La reversión de las normas aprobadas por el gobierno anterior, más de 400 según el Instituto de Políticas Migratorias (MPI, por sus siglas en inglés), fueron ordenadas por el presidente Joe Biden el 20 de enero, tras la firma de una orden ejecutiva que puso fin al decreto 13768 del 25 de enero de 2017 que criminalizó la estadía indocumentada y estableció nuevas y severas prioridades de deportación.

El decreto de Biden también dejó sin efecto las denominadas ciudades santuario y ordenó la revisión de cualquier acción que hubiese afectado el debido proceso migratorio.

Biden precisó en esa ocasión que los inmigrantes “han ayudado a fortalecer las familias, las comunidades, las empresas, la fuerza laboral y la economía de Estados Unidos, infundiendo al país creatividad, energía e ingenio”.

La orden añadió que “la tarea de hacer cumplir las leyes de inmigración es compleja y requiere establecer prioridades para servir mejor al interés nacional”. Indica además que la política del gobierno “es proteger la seguridad nacional y fronteriza, abordar los desafíos humanitarios en la frontera sur y garantizar la salud y la seguridad públicas”.

“El gobierno de Biden ha sido extremadamente activo en la esfera de inmigración y ha hecho, por decreto, más de 140 cambios en las políticas migratorias”, dijo Jessica Bolter, del MPI citada en un reporte del diario Los Ángeles Times.

Entre los principales cambios se cuenta la anulación de la orden ejecutiva 13768, la cancelación del Programa de Protección del Migrante (MPP, que entre 2019 y 2020 devolvió a México unos 70,000 solicitantes de asilo en Estados Unidos), la devolución a los jueces y funcionarios de inmigración la capacidad de discreción para cerrar y revisar casos de deportación, nuevas prioridades de deportación y recientemente el anuncio de no detener a inmigrantes embarazadas, post parto y lactantes.

El 2 de febrero, tras la forma de tres órdenes ejecutivas, la Casa Blanca dijo que la nueva política migratoria tenía como objetivos:

Crear una fuerza de trabajo para la reunificación de familias separadas forzosamente por el gobierno de Trump al momento de pedir asilo en la frontera;
Crear un marco de trabajo integral para ver las causas de la inmigración hacia Estados Unidos y crear un proceso seguro para las personas que buscan asilo; y
Restaurar la fe en el sistema migratorio legal y fortalecer los esfuerzos de inclusión para los nuevos ciudadanos estadounidenses.

Los pasos dados hasta ahora por el gobierno de Biden son “aplaudidos” por organizaciones que defienden los derechos de los inmigrantes, activistas y abogados.
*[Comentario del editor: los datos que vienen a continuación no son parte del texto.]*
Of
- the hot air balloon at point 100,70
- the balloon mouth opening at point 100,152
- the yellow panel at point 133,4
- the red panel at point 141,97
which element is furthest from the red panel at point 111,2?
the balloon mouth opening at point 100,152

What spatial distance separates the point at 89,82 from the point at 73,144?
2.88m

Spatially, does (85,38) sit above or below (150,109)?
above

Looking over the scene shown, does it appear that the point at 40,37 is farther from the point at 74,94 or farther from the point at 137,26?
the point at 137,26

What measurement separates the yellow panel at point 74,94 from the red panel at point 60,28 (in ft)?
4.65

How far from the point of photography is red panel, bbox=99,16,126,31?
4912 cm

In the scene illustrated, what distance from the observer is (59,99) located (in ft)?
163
Pero coinciden en señalar que los daños causados por el gobierno anterior al debido proceso “demorarán en ser revertidos en su totalidad”.

“Hay que estar vigilantes”, dice Lilia Velásquez, abogada y profesora adjunta de la facultad de leyes de la Universidad de California en San Diego. “Si bien los pasos que el gobierno ha dado hasta ahora son positivos, nunca vamos a llegar a tener el sistema que regía antes, donde no era tan demorado como lo es ahora”.

Velásquez dijo además que “para que el sistema de asilo sea perfecto, no creo que el Congreso deba dictar las normas. La ley de asilo existe y está de acuerdo con la ley internacional de refugio. Lo que el gobierno debe hacer es cumplir con las regulaciones”.

En cuanto a las personas que pidieron asilo y sus casos fueron desestimados durante el gobierno de Trump, Velásquez dijo que “no podemos ignorar que muchas de las personas que fueron deportadas o sus casos de asilo negados bajo el MPP, tuvieron audiencias programadas con el propósito de negarles el beneficio del asilo”.

En febrero el gobierno de Biden anunció que, de los casi 70,000 casos de asilo bajo el MPP, unos 25,000 se encontraban activos. Los restantes 45,000 quedaron inactivos por diversas causas, entre ellas por el envío de Notificaciones de Comparecencia (NTA) mal escritas, fraudulentas y que nunca llegaron a su destino y los jueces de inmigración emitieron órdenes de deportación en ausencia.

“No sabemos por ahora si todos ellos van a tener sus audiencias para que un juez de inmigración resuelva sus permanencias o sus casos de asilo”, dice Velásquez.